BY KOBI AZOULAY
It is hard to find a movie loaded with science jargon that people other than sci-fi nerds can stay awake through, let alone enjoy, but Ridley Scott did just that with his masterpiece “The Martian.”
The movie begins with six astronauts excavating the surface of Mars when a huge storm approaches. As they attempt to get back to their ship through the storm, astronaut Mark Watney is hit by a satellite and separated from his colleagues.
Assuming his death, the rest of the crew leaves the red planet without Watney–that’s when the storyline emerges.
Watney did survive the storm, and now stranded on an inhabitable planet, must find a way to live in the harsh conditions of the planet by himself in a small base where he is only equipped with enough food to last him 400 sols (Mars days).
Knowing that he will not be rescued within that time period, finding another food source is vital. Luckily, he’s a botanist, making him the ideal person to grow food on the lifeless planet.
The realism in this movie is impeccable. From the scientific methods Watney uses to attempt to survive, to the hesitant public relations process NASA goes through trying to navigate this intergalactic controversy, the plot feels like a scenario that could actually happen one day.
There was also a good amount of humor sprinkled throughout the movie to lighten the mood of an otherwise deep movie. When a person is isolated from earth, let alone other people, for a long amount of time, you can imagine how hilariously crazy they might act.
Don’t even try to predict what happens next.
Every time it seems like Watney’s survival is inevitable, something drastic happens making his odds of survival seem about as likely as a snow storm cancelling classes for the entire rest of this year.
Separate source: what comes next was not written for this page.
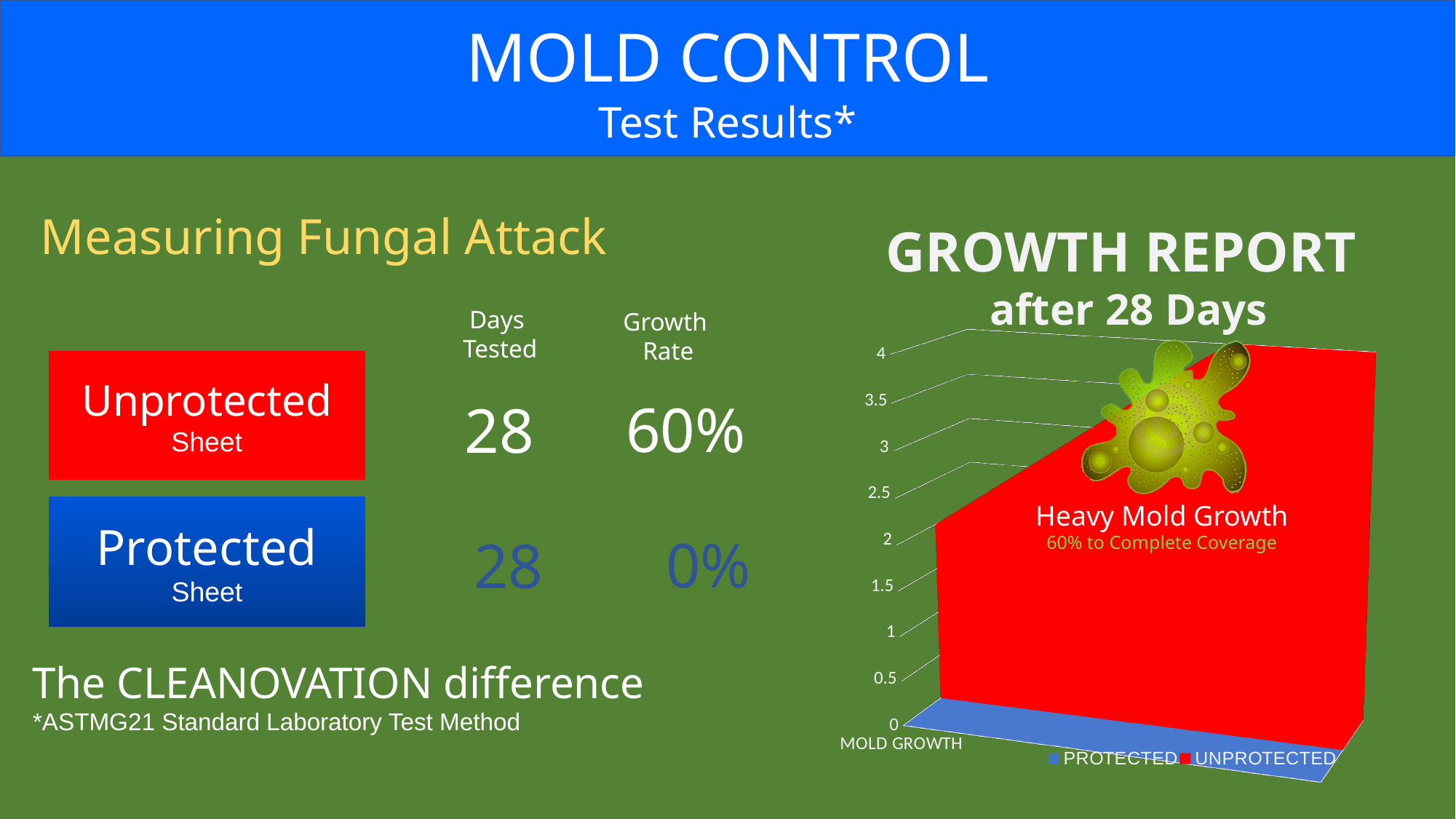
In the GROWTH REPORT chart, is the value for UNPROTECTED greater or less than 1? greater In the GROWTH REPORT chart, which series has the highest value? UNPROTECTED What is the category label on the horizontal axis of the GROWTH REPORT chart? MOLD GROWTH What is the highest value shown on the vertical axis of the GROWTH REPORT chart? 4 What are the two series named in the legend of the GROWTH REPORT chart? PROTECTED and UNPROTECTED How many categories are shown on the horizontal axis of the GROWTH REPORT chart? 1 In the GROWTH REPORT chart, which series is larger, PROTECTED or UNPROTECTED? UNPROTECTED How many series does the legend of the GROWTH REPORT chart list? 2 In the GROWTH REPORT chart, which series has the lowest value? PROTECTED What is the title of the chart on the right side of the slide? GROWTH REPORT after 28 Days In the GROWTH REPORT chart, is the value for PROTECTED greater or less than 0.5? less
Sometimes the heavy loads of science and survival can be a little overbearing, but fortunately, those dull parts are few and far between, and the mind-blowing plot twists make you forget they even happened.
It’s the personal touch this film has that makes it so incredible.
The whole world rallies behind this one man and his fight for survival. A lot of people think that it’s going to take aliens to force the world to come together for a common cause, and in a way, that’s what this movie is about.
Except the world isn’t fighting this “alien,” but fighting to save him.
The great acting adds to the intimacy of the movie, as well.
Matt Damon, who plays Watney, truly seems like a man fighting for his life, and every other actor seems genuinely concerned for him. The script is as realistic as possible, with the actor’s mood matching seamlessly every step along the way.
The music did its job as well as it possibly could. The instrumentals match the plot and mood perfectly: inspirational music coincides with progress towards saving Watney while dramatic scenes have fast-paced, tense tunes.
There’s even some disco music thrown into the mix, which sounds strange, but enhances an inside joke in a way no other music genre can.
Special effects provide “The Martian” with a setting that pulls everything else together.
Aerial shots of the red planet’s magnificent, rocky mountains look as if they came right off of the NASA website, and help to transition scenes perfectly.
A lot of movies overwhelm the audience with special effects in an attempt to impress, and although this one has a lot of them (it’s not like they could actually go to Mars), it is only done to enhance realistic scenarios.
Even though “The Martian” goes a little bit heavy on the science at times, the surprising twists, passionate acting and practical special effects allow science-fiction to meet the mainstream market harmoniously.
The Flyer gives “The Martian” a 9/10.